Eres tú... Tú que te has cansado de fingir. De seguir a mi lado, con todo
esto... De ver cómo nuestra relación se ha ido deteriorando, y ninguno de los
dos hace algo para poderlo evitar.
—Lisa...
si he sobrevivido, ha sido por ti... Es gracias a ti que el tormento no me ha
matado. La razón por la que el infierno que soporté no me llevó consigo. ¿No lo
entiendes?

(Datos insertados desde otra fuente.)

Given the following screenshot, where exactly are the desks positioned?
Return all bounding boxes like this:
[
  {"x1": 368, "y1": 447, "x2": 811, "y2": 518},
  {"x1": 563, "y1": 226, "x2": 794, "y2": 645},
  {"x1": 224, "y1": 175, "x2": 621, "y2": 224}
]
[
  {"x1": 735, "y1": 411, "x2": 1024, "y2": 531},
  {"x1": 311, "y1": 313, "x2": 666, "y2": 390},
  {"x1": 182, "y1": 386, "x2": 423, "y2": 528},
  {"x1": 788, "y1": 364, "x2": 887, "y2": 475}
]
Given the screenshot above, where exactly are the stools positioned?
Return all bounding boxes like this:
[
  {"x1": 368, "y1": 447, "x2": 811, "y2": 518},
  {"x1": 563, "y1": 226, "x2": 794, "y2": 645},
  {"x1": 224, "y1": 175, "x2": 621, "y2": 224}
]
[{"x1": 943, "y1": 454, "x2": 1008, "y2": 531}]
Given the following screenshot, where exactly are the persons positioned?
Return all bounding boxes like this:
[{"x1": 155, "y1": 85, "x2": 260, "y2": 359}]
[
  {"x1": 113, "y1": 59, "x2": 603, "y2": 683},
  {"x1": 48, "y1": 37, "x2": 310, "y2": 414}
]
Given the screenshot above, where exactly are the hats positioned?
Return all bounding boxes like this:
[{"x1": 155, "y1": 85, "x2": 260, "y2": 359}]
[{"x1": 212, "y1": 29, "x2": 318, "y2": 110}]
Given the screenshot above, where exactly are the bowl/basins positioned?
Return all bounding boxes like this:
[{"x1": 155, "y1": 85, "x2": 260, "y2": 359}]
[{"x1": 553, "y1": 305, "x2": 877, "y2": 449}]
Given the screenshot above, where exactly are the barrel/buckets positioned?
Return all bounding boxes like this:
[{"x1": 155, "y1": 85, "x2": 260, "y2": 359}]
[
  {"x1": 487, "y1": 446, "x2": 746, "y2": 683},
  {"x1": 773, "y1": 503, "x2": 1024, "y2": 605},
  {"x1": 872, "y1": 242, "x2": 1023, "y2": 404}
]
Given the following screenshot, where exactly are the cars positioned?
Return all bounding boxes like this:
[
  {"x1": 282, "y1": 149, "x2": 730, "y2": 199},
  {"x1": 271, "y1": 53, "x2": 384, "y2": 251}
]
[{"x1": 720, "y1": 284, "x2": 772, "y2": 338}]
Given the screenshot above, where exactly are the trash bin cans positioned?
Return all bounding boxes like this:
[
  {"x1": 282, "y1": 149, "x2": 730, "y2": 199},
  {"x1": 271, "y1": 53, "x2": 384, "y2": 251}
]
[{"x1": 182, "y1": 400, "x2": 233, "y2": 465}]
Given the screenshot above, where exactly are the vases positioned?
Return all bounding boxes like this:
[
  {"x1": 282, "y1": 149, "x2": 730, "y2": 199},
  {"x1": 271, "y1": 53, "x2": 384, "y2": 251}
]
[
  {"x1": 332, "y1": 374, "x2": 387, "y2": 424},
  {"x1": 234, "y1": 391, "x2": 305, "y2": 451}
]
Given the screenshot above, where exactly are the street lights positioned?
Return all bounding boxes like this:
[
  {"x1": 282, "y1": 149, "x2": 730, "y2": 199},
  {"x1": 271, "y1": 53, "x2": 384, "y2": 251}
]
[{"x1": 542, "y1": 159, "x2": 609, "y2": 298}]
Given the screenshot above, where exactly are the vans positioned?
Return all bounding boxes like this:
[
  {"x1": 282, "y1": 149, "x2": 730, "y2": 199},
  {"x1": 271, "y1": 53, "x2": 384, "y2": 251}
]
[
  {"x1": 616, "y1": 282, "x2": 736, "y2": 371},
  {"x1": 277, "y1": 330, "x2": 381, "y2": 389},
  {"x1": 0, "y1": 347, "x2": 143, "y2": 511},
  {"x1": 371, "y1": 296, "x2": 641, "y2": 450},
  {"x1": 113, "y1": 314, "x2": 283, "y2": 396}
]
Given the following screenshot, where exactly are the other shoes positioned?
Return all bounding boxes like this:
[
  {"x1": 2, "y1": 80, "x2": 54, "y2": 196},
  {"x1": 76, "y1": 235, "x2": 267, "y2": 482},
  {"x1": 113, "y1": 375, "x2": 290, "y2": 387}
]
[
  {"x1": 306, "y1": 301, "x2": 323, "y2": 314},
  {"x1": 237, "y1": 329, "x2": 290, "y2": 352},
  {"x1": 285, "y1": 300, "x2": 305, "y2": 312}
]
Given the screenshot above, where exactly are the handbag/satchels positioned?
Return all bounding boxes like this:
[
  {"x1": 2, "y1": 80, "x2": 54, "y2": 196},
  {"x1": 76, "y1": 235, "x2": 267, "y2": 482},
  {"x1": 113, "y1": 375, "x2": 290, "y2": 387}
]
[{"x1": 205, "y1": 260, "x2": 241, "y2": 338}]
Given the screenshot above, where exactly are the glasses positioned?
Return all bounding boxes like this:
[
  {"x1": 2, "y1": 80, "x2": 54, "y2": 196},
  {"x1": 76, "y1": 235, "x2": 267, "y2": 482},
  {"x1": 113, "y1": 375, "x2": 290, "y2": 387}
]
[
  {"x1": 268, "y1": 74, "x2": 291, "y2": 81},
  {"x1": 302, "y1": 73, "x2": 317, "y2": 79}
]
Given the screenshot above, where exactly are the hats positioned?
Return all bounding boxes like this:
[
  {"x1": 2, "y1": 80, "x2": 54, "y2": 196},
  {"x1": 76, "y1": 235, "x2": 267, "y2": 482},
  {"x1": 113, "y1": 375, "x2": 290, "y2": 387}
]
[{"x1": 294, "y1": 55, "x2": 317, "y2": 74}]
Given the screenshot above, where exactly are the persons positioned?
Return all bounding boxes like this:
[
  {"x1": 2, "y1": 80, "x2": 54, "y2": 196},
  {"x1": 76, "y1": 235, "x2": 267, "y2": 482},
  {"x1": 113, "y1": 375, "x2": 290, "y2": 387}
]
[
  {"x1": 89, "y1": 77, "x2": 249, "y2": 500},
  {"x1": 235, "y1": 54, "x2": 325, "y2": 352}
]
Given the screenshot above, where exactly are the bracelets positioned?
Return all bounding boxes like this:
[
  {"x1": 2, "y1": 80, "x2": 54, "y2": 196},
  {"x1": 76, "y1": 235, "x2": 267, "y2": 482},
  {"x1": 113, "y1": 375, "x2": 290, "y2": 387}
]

Te quiero... Si tú no hubieras estado, yo ya me habría dado por
vencido, yo...
—...Si yo no hubiera estado aquí, ella aún seguiría contigo.
Un cúmulo
de lágrimas, una punzada de ardor me partió al mirar, instintivamente, la
puerta blanca por la que Rachel había desaparecido, revivía el cómo con ella,
se me iba la vida misma.
Porque mierda,
ya no sabía cómo sacarla de mi maldita cabeza. Años transcurrieron, vidas
enteras en la que no deseé aceptarlo y me excusaba con los perfectos momentos
que pasaba perdido en esa nueva esperanza que Lisa me brindó, en cada sonrisa,
beso, caricia, cada atisbo de su corazón. Cada bendita vez que ella me había
asegurado que todo estaría bien, siempre. Y aún así, no dejó de ser cierto que
extrañaba a Rachel como un maldito demente.
Lisa y yo
peleábamos, y yo sólo necesitaba escuchar la dulce voz de Rachel, ansiaba
volver a perderme en su mirada gris, sentir sus manos frágiles rodeando mi
cuello, jugueteando con mi cabello, con la tela de mi camisa. Mierda, sí,
necesité de ella, necesito de ella ahora. Si no lo aceptaba ahora, enloquecería
y sabía que de no ser por las máquinas que me mantienen vivo saldría de la
habitación para buscarla sin más.
La
deseaba, la necesitaba y moría por sentirla cerca de mí, sentir sus labios
tocándome, sentir que una vez más, he hecho su corazón palpitar, escucharle
decir que aún estoy dentro de ella, que aún sigo siendo lo que alguna vez
signifiqué. Mirarla sonreír. Permear mi ser de esa sensación de olvido de todo
cuanto detestaba de mí mismo.
Si tan
sólo pudiese olvidarme de la forma tal en que odiaba mi debilidad, mi incapacidad
de poder encarar a mi esposa. Dejar de odiar que ella me había puesto a salvo
una y otra vez, que de nuevo, la estaba dañando sin razón. Odiaba mi cobardía,
que más que palabras, lágrimas era lo único que podía escapar.
Nuestros
llantos se agravaban, mi corazón no recuperaba su ritmo normal.
—Todo
este tiempo... te he amado—musitó—. Lo he hecho... lo mejor que pude.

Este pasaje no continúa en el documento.